What is the Octo 3-Batch Test?
A supplier's production capability is measured across three independent batches taken at different points in the order lifecycle. Each batch tests a different question. All three must match the spec for the supplier to enter regular rotation.
| Batch | When | What it tests | What you compare against |
|---|---|---|---|
| 1. Paid sample | Before the master agreement is signed | Does the factory exist? Can they produce a unit at all? | Spec sheet — material, tolerances, finish, packaging |
| 2. Pilot run (10–20% of master order) | After PO is signed; before full production runs | Can the line actually produce at order-volume rate? | The approved Batch 1 sample as the golden sample |
| 3. Random pull from the 2nd or 3rd full order | After the relationship is in regular rotation | Are they cutting corners as they get comfortable? | Both Batch 1 (golden sample) and Batch 2 (pilot retain) |
Weak suppliers rarely fail at the sample.

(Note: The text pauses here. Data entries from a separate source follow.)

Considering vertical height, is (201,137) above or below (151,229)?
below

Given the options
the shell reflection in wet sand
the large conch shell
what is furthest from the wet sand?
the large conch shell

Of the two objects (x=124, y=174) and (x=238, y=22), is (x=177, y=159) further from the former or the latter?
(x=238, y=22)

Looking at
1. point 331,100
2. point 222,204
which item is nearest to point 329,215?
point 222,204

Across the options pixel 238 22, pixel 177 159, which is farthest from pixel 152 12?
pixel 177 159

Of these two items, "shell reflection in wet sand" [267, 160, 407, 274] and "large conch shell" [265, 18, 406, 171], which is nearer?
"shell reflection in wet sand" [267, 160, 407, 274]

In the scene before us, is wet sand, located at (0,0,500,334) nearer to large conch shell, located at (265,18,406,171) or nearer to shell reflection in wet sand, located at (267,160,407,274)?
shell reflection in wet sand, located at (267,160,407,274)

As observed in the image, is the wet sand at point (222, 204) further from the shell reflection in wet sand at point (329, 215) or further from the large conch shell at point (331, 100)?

They fail at the third batch — when the QA pressure relaxes, the discount raw materials enter the line, or the factory subcontracts to a partner you have never visited.
Why does Batch 1 lie?
Three reasons, in order of how often we see the pattern in seller reports.
Many factories assign stronger operators to samples, especially when the sample is used to win the order. The unit you receive may not be produced by the rotation that runs your master order. It is often produced by the senior operators the factory uses for sales-critical work. The stitching is tighter, the prints are crisper, the assembly tolerances are tighter — because the people doing the work are the factory's best, not their average. The pattern shows up across categories: r/EntrepreneurRideAlong reported hoodie samples with crisp embroidery and printing, then a master order with foam plastisol showing through and stitching going lazy on the second batch.
Factories often pull better-controlled material lots for samples than for ordinary production runs. Yarn lots, plastic resin batches, electronics components — the lot used for the sample is often the lot that scored well on the factory's recent QC pulls. Production runs on the next-best lot, which is statistically guaranteed to be different. For commodity products this gap is small. For brand-sensitive products (apparel, cosmetics, packaging), the gap is the gap between "looks premium" and "looks cheap."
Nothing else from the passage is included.